## Exercise passage

Friday, July 1, 2011

PERFMON Counters, correlation, possible conclusions and actions

Resource Component Disk
Perfmon Object: Physical Disk


Counters to Monitor
Description
Possible conclusions / actions
Current Disk Queue Length
Sustained high queues mean your IO subsystem is not keeping up.
Confirm IO issues with disk sec/read and disk sec/write.
Waitstats correlation:
1. IO_COMPLETION
2. ASYNC_IO_COMPLETION
3. WRITELOG
4. LOGMGR
Average Disk Queue Length
Average of disk queues over time. If this number is consistently high, disk sec/read and disk sec/write is also high indicating IO bandwidth issues.
Confirm IO issues with disk sec/read and disk sec/write. Waitstats correlation:
1. IO_COMPLETION
2. ASYNC_IO_COMPLETION
3. WRITELOG
4. LOGMGR
Disk Sec/Read
Under typical circumstances, reads should take 4-8 ms (confirm with hardware vendor for exact read time). Sustained queues skew this number higher because disk sec/read factors in the effects of disk queues. High numbers mean your IO subsystem is not keeping up with requests
Check individual drive performance if there are multiple drives. If it is a broad problem affecting all drives, the IO subsystem is not keeping up. More drives could be useful. If there is ONE very hot drive, examine disk activity such as location of paging file, database, transaction log, and other read/write activity.
If disk sec/read > normal read time (ask vendor for typical read time) you can consider the following options:
1. Resolve IO bottleneck by adding more drives; spreading IO across new drives if it is possible. For example, move files such as database, transaction log, other application files that are being written to or read from.

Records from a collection
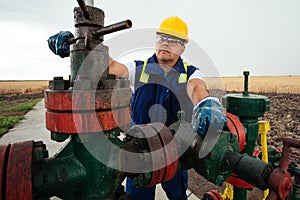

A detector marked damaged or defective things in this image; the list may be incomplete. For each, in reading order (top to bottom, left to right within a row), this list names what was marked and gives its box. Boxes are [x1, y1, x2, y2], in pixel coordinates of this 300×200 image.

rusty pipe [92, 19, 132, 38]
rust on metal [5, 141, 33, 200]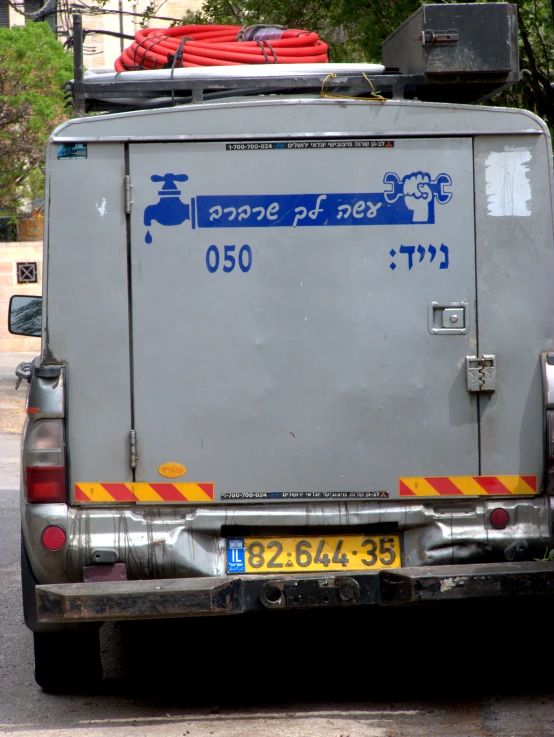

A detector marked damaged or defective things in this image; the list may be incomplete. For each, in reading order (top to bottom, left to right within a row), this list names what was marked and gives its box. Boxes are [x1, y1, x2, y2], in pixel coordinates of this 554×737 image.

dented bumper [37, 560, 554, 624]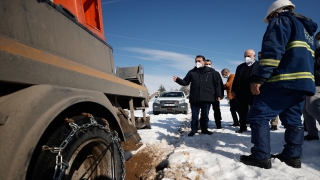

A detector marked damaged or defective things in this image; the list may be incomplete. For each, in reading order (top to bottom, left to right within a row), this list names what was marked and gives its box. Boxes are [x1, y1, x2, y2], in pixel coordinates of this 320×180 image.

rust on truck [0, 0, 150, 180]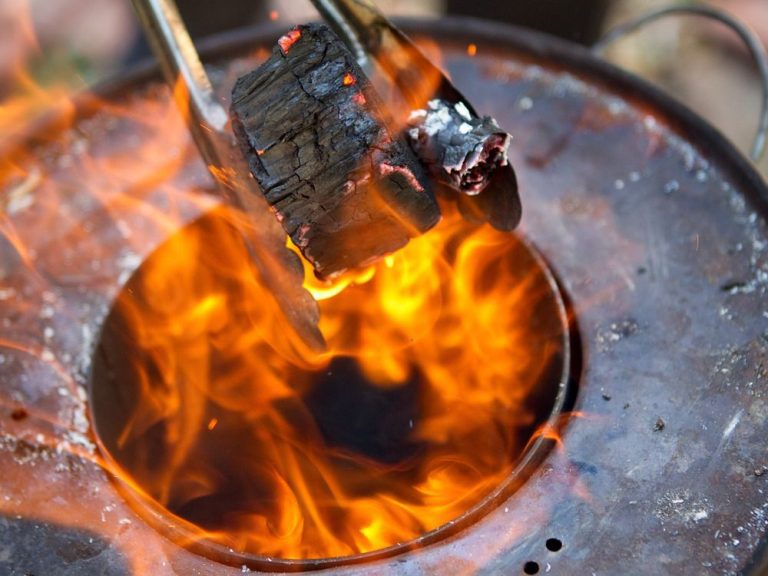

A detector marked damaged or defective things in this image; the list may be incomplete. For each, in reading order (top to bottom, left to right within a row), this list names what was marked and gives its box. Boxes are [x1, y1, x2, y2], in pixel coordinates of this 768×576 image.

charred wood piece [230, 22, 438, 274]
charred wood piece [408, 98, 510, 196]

## What you should do
Return the section of the PERFMON counters page from "Resource Component Disk" to "your IO subsystem is not keeping up.", word for word.

## Response below
Resource Component Disk
Perfmon Object: Physical Disk


Counters to Monitor
Description
Possible conclusions / actions
Current Disk Queue Length
Sustained high queues mean your IO subsystem is not keeping up.